Network with other test professionals! I wrote an essay about this titled From Zero to Hero - Networking for QA Expertise: http://www.yvettefrancino.com/networking-for-qa-expertise.html
Besides living with your product and being passionate, how about "live" with your team. As a new manager I tried to understand my team, leverage what each person brings, grow, and evolve the team. Processes, products, tools, and techniques are necessary, but software is intellectual creation and testing software is even harder intellectually, so I had know the team and my customers/users as part of my "test team".
Test plan is only as good as the paper it's printed on. I've worked with some managers who were unable to deviate beyond their test plan or spent their entire work day updating test plans that no one ever used.Test plans are the final refuge of the incapable.
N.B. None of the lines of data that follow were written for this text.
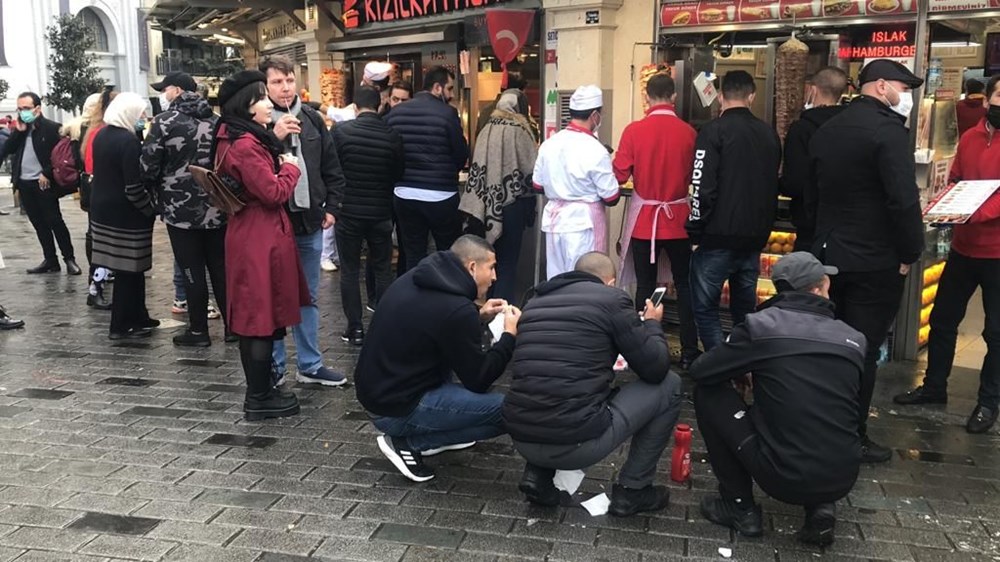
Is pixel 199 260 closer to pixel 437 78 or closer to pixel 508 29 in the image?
pixel 437 78

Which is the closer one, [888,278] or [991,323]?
[888,278]

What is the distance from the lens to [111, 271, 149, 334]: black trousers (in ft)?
21.9

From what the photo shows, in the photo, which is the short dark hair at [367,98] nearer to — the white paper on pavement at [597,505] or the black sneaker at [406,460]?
the black sneaker at [406,460]

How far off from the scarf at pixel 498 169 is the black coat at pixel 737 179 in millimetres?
1521

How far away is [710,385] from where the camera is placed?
355 cm

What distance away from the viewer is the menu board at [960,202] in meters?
4.58

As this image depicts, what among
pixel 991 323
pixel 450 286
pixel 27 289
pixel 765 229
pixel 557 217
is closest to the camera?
pixel 450 286

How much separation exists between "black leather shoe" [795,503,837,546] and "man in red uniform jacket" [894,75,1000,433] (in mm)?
1842

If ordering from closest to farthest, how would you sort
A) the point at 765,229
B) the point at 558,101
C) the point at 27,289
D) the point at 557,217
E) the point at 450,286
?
the point at 450,286, the point at 765,229, the point at 557,217, the point at 558,101, the point at 27,289

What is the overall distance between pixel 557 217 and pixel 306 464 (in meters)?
2.41

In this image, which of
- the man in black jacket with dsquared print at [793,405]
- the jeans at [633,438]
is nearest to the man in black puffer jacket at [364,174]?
the jeans at [633,438]

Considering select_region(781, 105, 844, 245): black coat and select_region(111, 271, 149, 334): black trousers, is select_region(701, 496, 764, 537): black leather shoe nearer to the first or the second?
select_region(781, 105, 844, 245): black coat

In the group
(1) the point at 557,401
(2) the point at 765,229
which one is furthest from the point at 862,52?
(1) the point at 557,401

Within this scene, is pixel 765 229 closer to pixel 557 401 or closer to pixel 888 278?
pixel 888 278
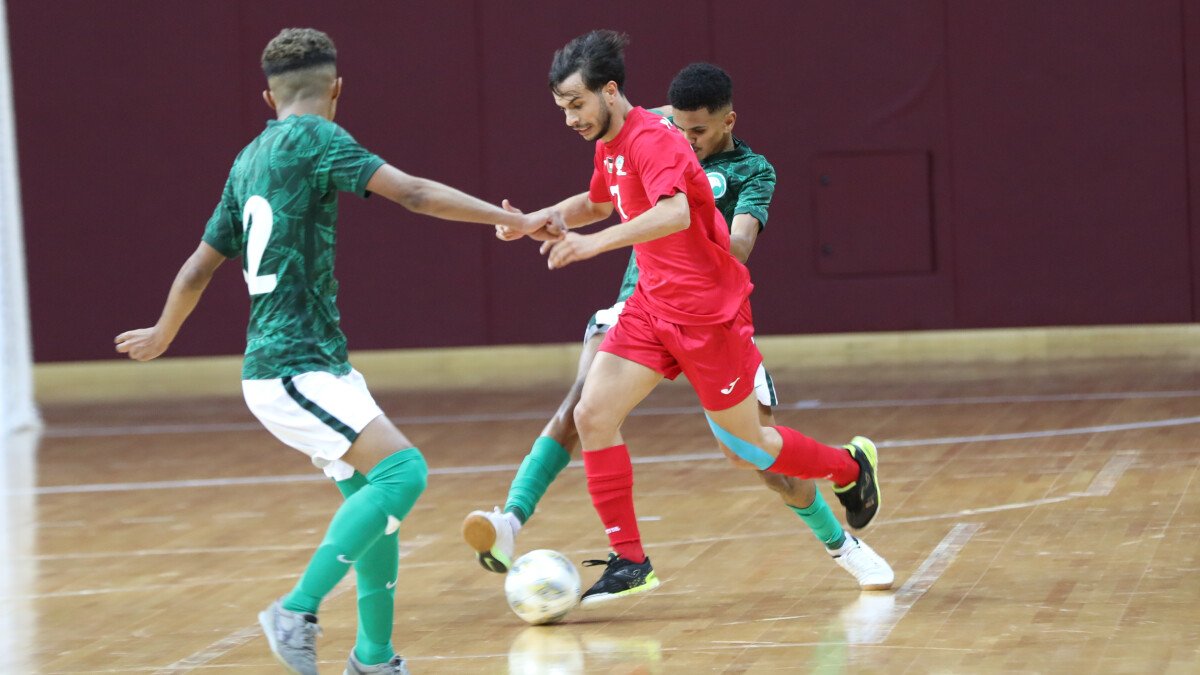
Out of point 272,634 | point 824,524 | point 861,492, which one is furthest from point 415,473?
point 861,492

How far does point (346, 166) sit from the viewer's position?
2834mm

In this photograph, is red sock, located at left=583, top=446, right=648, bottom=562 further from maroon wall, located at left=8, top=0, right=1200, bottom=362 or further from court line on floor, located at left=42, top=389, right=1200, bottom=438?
maroon wall, located at left=8, top=0, right=1200, bottom=362

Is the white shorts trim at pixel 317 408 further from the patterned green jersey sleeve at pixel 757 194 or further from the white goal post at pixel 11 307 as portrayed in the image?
the white goal post at pixel 11 307

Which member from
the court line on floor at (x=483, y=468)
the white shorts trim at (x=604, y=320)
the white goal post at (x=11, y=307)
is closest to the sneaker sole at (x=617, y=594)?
the white shorts trim at (x=604, y=320)

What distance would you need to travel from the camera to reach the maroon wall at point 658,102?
32.9 ft

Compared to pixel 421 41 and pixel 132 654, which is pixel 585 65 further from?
pixel 421 41

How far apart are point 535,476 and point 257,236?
1.20 meters

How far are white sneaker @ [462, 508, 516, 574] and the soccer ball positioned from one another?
0.06 meters

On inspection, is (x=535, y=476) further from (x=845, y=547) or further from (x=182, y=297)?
(x=182, y=297)

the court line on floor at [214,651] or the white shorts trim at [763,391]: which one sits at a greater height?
the white shorts trim at [763,391]

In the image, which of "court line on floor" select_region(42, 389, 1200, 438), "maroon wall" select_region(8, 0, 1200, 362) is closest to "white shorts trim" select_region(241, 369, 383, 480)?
"court line on floor" select_region(42, 389, 1200, 438)

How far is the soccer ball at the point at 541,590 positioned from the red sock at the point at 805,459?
62 cm

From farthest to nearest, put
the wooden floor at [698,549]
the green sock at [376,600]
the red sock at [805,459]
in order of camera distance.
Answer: the red sock at [805,459] → the wooden floor at [698,549] → the green sock at [376,600]

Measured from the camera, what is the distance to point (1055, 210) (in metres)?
10.1
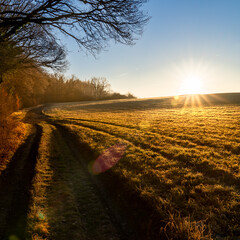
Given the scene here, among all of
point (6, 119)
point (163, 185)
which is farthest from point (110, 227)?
point (6, 119)

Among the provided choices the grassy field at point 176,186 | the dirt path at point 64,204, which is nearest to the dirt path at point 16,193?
the dirt path at point 64,204

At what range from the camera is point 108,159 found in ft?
25.0

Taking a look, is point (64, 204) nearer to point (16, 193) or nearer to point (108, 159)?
point (16, 193)

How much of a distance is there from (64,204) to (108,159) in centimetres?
321

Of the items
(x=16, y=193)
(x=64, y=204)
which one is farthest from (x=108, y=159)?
(x=16, y=193)

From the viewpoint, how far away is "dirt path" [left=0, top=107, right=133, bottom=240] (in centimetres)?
367

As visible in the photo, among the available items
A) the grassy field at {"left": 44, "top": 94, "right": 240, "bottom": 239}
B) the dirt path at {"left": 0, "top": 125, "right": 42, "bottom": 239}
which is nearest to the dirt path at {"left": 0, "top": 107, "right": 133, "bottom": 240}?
the dirt path at {"left": 0, "top": 125, "right": 42, "bottom": 239}

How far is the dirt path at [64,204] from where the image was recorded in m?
3.67

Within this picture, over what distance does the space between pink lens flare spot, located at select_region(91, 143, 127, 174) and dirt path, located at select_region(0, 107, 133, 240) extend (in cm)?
49

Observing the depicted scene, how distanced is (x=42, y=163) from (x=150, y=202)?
18.1 feet

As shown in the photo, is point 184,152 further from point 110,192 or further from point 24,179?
point 24,179

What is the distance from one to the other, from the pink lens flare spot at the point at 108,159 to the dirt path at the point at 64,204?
0.49 meters

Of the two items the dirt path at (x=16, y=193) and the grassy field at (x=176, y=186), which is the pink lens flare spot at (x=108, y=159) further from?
the dirt path at (x=16, y=193)

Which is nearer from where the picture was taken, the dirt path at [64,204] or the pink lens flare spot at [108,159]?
the dirt path at [64,204]
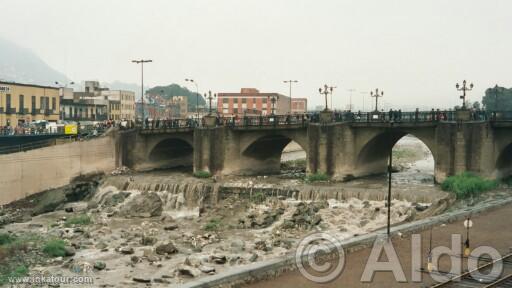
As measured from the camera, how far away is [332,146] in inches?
2080

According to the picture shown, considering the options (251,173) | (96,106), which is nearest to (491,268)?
(251,173)

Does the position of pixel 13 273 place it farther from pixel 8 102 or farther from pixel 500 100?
pixel 500 100

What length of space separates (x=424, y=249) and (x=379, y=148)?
1235 inches

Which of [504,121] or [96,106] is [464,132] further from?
[96,106]

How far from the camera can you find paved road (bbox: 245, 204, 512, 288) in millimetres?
22312

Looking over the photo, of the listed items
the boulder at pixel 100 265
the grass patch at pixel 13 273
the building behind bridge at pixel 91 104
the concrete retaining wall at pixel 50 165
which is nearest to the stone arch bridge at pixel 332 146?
the concrete retaining wall at pixel 50 165

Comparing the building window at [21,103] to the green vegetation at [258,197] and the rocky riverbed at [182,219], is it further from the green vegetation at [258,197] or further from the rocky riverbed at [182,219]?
the green vegetation at [258,197]

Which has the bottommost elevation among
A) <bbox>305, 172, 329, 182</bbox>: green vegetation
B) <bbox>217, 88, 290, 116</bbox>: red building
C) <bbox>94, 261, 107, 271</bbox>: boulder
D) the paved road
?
<bbox>94, 261, 107, 271</bbox>: boulder

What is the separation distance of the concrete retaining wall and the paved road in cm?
3487

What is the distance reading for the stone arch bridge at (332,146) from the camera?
155 ft

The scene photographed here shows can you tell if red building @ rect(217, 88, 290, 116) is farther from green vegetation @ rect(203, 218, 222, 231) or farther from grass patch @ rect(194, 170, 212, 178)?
green vegetation @ rect(203, 218, 222, 231)

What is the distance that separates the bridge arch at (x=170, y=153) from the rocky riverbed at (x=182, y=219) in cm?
463

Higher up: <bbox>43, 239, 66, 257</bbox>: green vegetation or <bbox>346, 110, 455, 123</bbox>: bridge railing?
<bbox>346, 110, 455, 123</bbox>: bridge railing

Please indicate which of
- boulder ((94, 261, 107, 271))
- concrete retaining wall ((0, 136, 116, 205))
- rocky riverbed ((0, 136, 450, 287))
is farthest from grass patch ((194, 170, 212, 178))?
boulder ((94, 261, 107, 271))
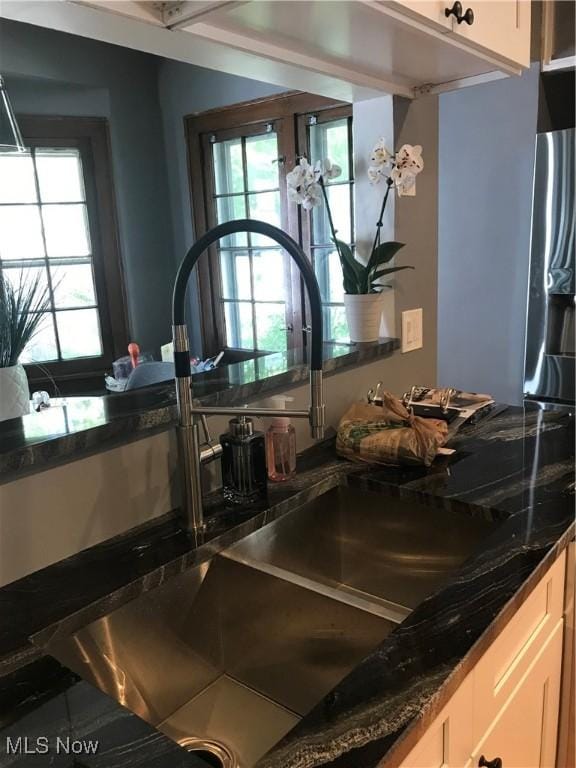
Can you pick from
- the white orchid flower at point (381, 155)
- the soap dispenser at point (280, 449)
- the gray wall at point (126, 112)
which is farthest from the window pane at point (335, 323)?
the soap dispenser at point (280, 449)

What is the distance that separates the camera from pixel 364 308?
1646 mm

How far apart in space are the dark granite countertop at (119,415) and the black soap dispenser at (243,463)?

Lovely blog. I've just been nominate "QA Manager By Default," and my first step was to put my money where my mouth is: I started with communication and organization among the QA team, because those were the biggest complaints I had before landing here. A large part of that communication involves my "real" job - updating the existing technical and UA documents and creating the new ones made necessary by the enormous development effort over the last year.@Ian -Our QA team wants to know very basic information: Who will perform the tests, What needs to be tested, How to report results, and Where can they find the necessary resources. That forms the framework for our test plan, and the details (the pass/fail criteria of the features tested) are filled in as we go. As the Business Analyst/Technical writer in our small, attempting-to-be agile shop, I work closely with the entire development group and borrow resources from technical support for the QA effort. Current test assignments are based on the work items and change requests in the build to be tested. Development is also doing their part by implementing Unit testing as part of the development process and updating their work item descriptions as they go (best thing ever! for making my documentation duties easier).
nice blog i have an advice too be innovative to prove your self worth full in organization and bring some thing called innovation in organization time to time . I mean to say present new ideas new practices that are not followed in your organization under previous manager like lets automation , Load performance test you will find so many things that you can introduce this would increase your team importance.